Полясский усмехнулся.
— Ты прав, не мое. Это написал начинающий, он не печатался еще нигде.
— Кто он? — послышалось несколько голосов.
— Этого я не могу сказать без его разрешения.
— Но это же талант, талант чистейшей воды! — восторгался Стронковский.
— Совершенно созревший талант и самого благородного происхождения, — добавила пани Иоланта.
— Ну, положим, не совсем созревший, — возразил Кучиминьский. — В рассказе есть места, которые требуют серьезной корректуры, да и сам выбор литературного жанра не свидетельствует о зрелости автора. Это пьеса, из которой нужно сделать пьесу, но я согласен, что ты открыл не просто звезду.
Полясский поднял голову.
— Я думаю, господа, — произнес он торжественным тоном, — что открыл большого драматурга, и без колебаний могу заявить, что такого уровня в драматургии у нас не было никого после смерти Выспяньского.
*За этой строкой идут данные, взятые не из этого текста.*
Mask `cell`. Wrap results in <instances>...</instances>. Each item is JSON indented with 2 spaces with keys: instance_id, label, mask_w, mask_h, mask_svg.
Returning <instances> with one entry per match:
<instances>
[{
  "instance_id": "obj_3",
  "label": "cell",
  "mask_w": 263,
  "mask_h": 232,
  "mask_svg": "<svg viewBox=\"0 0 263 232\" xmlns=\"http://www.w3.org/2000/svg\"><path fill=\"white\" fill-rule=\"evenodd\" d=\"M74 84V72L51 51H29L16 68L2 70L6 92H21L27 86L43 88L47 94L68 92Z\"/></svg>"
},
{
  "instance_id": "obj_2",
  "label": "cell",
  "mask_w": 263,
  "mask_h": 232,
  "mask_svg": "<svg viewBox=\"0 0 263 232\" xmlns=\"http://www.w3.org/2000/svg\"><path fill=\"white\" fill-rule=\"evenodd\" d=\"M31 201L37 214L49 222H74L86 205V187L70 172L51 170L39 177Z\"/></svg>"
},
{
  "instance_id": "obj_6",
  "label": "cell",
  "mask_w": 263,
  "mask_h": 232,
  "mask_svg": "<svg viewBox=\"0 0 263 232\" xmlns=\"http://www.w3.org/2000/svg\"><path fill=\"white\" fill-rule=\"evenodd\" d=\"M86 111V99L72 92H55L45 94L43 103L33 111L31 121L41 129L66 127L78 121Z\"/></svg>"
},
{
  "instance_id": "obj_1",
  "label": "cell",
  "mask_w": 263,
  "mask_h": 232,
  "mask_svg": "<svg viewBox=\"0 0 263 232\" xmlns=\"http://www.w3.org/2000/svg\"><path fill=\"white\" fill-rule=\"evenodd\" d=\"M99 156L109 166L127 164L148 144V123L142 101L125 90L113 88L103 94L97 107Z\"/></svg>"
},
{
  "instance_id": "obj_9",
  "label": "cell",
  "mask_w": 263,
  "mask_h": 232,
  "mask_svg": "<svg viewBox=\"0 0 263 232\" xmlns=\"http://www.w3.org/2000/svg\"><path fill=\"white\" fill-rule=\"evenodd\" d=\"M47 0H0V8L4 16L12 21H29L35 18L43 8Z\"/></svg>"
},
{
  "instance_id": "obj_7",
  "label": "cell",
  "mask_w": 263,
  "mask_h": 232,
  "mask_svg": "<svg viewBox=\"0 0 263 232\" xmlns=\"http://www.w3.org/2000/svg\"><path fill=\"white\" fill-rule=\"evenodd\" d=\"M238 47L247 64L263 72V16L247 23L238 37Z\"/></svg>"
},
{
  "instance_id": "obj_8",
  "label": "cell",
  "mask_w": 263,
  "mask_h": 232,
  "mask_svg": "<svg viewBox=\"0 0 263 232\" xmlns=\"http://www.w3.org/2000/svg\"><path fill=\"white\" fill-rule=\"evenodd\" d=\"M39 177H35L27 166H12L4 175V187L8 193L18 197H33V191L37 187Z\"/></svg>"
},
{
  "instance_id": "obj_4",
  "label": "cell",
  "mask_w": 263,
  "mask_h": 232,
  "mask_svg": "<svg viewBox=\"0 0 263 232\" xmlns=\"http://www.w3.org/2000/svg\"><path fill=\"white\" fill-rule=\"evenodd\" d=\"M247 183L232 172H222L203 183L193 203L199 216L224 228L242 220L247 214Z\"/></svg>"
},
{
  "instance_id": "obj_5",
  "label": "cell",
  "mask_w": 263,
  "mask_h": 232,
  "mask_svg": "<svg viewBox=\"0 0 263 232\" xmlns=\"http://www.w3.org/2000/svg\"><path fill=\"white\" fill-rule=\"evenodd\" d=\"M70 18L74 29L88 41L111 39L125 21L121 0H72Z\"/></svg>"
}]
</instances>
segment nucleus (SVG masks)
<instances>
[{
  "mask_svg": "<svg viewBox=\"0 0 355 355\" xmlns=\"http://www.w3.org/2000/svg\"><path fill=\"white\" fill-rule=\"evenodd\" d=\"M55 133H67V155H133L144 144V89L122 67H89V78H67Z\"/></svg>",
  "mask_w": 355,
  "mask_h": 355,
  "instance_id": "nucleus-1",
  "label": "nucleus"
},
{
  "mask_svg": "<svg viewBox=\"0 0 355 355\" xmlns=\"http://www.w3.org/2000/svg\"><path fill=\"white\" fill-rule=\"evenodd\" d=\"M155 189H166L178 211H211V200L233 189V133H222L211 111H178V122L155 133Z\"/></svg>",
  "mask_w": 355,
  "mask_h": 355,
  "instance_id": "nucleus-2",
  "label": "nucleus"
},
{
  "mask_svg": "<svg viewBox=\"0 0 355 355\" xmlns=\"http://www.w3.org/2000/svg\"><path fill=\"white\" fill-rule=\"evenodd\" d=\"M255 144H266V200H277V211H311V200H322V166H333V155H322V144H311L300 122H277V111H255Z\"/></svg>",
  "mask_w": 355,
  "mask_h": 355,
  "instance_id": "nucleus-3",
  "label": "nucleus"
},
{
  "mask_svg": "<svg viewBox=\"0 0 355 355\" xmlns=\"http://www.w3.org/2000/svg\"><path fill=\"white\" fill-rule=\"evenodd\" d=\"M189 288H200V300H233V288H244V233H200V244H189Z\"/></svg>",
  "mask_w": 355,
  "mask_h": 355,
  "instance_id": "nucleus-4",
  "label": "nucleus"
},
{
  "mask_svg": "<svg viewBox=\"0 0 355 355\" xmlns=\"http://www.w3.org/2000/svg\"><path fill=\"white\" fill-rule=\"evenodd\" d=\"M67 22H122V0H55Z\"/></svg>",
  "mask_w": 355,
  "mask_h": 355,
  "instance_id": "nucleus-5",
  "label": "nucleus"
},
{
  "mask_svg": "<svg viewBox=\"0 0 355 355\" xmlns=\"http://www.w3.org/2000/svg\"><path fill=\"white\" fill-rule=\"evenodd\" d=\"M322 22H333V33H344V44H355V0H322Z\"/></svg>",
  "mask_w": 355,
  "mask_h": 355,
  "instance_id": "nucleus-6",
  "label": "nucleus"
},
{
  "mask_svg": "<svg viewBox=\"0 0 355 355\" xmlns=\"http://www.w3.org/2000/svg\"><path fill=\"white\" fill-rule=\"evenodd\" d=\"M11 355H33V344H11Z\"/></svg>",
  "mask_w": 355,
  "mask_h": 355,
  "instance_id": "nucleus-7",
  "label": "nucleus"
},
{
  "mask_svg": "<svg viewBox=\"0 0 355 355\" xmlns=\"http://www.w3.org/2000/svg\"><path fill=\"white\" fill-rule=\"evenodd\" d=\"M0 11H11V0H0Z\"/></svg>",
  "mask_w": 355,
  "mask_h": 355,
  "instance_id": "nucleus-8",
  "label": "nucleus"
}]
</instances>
Это его единственное творение, насколько я знаю, но уверен, из-под его пера могут, должны выйти еще великолепные произведения.
— Я разделяю твои надежды, — согласился Тукалло. — Прежде всего меня поразило, что автор не побоялся положить в основу простые человеческие чувства: любовь, ненависть, доброту. Вот так смелость, черт возьми! Это шекспировская вера в силу собственного пера! Только лучшие во главе с Шекспиром не колебались представлять человеческие страсти в классическом стиле, чистом, без каких бы то ни было до- и надстроек, украшений, психологических петель, искусной глубины и всей той литературной галантности, которыми посредственности так скрупулезно, так умело и профессионально штопают, латают и зашивают дыры в халате своей души. Так вот, здесь прежде всего я вижу творческий жест, смелый и решительный в своей простоте. Это самое счастливое предсказание, заявка высочайшего класса.